A point to note is that levels 1 and 2 of the CellML model curation
status may be mutually exclusive - in our experience, it is rare for a
paper describing a model to contain no typographical errors or
omissions.  In this situation, Version 1 of a CellML model usually
satisfies curation level 1 in that it reflects the model as it is
described in the publication - errors included, while subsequent
versions of the CellML model break the requirements for meeting level 1
curation in order to meet the standards of level 2.  Taking this idea
further, this means that a model with 2 yellow stars doesn't necessarily
meet the requirements of level 1 curation but it does meet the
requirements of level 2.  Hopefully this conflict will be resolved when
we replace the current star system with a more meaningful set of
curation annotations.

Ultimately, we would like to encourage the scientific modeling community
- including model authors, journals and publishing houses - to publish
their models in CellML code in the Auckland Physiome Repository
concurrent with the publication of the printed article. This will
eliminate the need for code-to-text-to-code translations and thus avoid
many of the errors which are introduced during the translation process.

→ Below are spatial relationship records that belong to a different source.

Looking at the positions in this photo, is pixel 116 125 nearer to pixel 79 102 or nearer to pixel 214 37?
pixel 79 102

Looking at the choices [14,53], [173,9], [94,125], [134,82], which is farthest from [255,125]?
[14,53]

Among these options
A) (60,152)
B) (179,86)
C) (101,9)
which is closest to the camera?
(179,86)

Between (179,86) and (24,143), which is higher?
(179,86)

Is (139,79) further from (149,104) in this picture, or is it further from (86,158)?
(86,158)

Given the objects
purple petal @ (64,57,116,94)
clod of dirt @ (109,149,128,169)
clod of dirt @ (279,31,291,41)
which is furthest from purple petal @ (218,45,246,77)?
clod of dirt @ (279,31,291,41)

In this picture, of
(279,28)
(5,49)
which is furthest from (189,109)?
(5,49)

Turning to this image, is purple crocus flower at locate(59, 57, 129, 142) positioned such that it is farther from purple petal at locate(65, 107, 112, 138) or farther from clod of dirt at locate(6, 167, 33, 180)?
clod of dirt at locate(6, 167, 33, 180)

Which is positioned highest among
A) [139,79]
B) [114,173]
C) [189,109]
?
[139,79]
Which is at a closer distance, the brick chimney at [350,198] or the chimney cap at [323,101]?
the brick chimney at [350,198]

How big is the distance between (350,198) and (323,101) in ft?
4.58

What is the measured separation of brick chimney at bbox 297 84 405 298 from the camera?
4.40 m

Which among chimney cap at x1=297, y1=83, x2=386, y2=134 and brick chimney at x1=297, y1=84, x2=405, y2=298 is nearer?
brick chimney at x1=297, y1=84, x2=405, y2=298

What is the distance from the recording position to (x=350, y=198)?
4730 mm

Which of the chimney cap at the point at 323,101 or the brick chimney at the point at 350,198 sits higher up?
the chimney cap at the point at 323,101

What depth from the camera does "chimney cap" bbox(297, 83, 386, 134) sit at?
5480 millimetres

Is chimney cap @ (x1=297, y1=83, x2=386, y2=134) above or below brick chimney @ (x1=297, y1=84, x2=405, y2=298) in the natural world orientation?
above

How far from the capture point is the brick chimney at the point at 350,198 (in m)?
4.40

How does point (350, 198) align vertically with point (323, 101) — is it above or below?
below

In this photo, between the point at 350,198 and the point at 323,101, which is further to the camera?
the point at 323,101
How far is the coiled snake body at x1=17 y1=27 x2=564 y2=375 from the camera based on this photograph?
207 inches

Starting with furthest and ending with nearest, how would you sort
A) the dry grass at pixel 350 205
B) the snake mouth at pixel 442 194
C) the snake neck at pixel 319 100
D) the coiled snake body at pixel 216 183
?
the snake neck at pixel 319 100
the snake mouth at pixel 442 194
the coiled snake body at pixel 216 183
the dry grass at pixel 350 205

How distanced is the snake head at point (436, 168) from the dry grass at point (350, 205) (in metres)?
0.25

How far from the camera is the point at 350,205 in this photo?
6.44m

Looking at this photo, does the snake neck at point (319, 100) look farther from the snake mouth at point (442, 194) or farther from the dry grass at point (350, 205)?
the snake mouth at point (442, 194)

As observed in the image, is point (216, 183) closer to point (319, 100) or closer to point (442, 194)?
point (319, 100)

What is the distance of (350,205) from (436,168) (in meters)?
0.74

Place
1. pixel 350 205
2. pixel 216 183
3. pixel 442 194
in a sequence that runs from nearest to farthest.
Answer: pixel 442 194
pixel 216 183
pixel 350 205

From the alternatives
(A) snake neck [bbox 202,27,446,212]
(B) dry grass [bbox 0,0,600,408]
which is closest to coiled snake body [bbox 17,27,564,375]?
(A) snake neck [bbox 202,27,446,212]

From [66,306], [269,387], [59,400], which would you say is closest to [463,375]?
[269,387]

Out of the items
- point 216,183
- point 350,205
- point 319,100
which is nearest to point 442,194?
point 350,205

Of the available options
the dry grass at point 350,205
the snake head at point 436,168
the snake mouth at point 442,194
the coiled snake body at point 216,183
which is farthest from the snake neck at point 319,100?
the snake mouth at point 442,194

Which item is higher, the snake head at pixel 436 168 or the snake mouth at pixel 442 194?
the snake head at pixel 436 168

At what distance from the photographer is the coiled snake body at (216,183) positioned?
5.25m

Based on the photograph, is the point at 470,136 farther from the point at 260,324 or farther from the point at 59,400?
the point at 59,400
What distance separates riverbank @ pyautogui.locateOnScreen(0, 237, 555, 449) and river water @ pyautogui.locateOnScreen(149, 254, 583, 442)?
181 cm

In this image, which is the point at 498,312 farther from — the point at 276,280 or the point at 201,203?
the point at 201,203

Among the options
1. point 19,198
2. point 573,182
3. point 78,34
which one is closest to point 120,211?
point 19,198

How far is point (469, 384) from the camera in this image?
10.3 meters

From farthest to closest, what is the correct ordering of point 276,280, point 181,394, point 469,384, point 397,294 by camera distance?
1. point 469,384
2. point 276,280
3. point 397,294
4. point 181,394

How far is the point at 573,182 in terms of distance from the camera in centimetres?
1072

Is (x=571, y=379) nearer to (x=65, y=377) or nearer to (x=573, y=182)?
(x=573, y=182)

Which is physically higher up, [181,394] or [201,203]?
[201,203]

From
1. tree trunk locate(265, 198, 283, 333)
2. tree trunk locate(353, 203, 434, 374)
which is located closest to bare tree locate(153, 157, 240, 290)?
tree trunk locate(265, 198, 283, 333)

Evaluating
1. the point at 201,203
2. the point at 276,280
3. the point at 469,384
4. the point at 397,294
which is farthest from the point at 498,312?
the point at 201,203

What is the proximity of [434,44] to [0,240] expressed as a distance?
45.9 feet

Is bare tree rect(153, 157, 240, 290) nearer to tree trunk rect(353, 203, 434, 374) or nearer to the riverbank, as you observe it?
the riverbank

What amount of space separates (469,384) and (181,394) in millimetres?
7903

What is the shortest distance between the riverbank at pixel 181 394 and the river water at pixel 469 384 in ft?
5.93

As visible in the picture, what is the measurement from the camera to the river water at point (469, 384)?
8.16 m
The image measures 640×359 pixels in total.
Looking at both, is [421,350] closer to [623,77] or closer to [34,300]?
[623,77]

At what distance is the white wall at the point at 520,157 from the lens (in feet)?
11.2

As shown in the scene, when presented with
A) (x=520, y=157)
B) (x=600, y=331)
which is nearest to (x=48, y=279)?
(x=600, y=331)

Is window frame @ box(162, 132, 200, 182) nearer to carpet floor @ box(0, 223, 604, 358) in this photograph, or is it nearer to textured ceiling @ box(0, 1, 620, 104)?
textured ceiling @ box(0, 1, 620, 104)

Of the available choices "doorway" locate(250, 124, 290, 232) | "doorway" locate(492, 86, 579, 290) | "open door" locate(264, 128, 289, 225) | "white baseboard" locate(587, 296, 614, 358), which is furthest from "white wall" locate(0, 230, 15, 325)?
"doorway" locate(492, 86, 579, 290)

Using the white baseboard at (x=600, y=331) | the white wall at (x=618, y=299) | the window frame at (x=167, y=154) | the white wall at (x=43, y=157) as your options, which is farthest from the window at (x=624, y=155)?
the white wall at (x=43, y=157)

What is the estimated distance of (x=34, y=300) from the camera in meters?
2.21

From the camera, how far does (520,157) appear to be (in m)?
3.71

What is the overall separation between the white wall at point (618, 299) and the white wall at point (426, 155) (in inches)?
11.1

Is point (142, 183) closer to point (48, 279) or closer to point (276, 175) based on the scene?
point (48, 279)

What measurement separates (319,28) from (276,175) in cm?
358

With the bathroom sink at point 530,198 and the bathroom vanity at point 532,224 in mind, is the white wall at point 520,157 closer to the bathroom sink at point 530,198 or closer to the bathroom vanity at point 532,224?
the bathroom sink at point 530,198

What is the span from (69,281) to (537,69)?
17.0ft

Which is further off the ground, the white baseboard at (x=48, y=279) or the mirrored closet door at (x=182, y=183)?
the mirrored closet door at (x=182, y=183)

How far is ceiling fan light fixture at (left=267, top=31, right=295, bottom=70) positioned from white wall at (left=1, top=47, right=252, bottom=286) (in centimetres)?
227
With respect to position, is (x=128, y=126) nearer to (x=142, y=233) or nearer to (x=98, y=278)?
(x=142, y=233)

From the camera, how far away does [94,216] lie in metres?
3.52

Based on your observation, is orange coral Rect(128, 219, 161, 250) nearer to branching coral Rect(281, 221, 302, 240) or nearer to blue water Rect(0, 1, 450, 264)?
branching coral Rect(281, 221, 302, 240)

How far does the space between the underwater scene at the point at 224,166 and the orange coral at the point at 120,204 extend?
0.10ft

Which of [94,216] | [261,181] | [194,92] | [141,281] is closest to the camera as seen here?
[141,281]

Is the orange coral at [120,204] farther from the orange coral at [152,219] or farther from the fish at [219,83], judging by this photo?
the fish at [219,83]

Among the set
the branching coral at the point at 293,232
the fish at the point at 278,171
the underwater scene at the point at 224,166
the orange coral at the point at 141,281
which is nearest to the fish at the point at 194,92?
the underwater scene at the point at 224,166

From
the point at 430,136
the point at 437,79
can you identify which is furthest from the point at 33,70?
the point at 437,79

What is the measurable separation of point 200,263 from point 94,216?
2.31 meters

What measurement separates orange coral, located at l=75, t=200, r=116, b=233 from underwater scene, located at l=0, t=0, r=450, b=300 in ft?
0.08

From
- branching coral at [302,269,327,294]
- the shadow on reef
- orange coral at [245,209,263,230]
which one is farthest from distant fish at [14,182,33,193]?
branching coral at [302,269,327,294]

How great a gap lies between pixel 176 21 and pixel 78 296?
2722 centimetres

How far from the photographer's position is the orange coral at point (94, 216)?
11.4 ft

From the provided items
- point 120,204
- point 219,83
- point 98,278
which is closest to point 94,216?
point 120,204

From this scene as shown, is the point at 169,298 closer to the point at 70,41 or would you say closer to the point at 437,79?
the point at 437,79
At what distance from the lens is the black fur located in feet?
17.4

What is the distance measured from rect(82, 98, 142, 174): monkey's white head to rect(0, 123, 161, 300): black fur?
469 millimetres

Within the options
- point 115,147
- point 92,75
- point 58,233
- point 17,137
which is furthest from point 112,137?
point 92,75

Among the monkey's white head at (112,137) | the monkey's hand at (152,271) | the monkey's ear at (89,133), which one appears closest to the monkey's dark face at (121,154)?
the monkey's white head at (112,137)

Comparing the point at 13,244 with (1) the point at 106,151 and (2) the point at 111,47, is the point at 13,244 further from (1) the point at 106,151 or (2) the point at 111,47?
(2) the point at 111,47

CellML Model Simulation: the Theory and Practice
================================================

As part of the process of model curation, it is important to know what
tools were used to simulate (run) the model and how well the model runs
in a specific simulation environment. In this case, the theory and the
practice are essentially the same thing, and carry out a series of
simulation steps which then translate into a confidence level as part of
a simulator's metadata for each model. The four confidence levels are
defined as:

- Level 0: not curated (no stars);
- Level 1: the model loads and runs in the specified simulation
  environment (1 star);
- Level 2: the model produces results that are qualitatively similar to
  those previously published for the model (2 stars);
- Level 3: the model has been quantitatively and rigorously verified as
  producing identical results to the original published model (3 stars).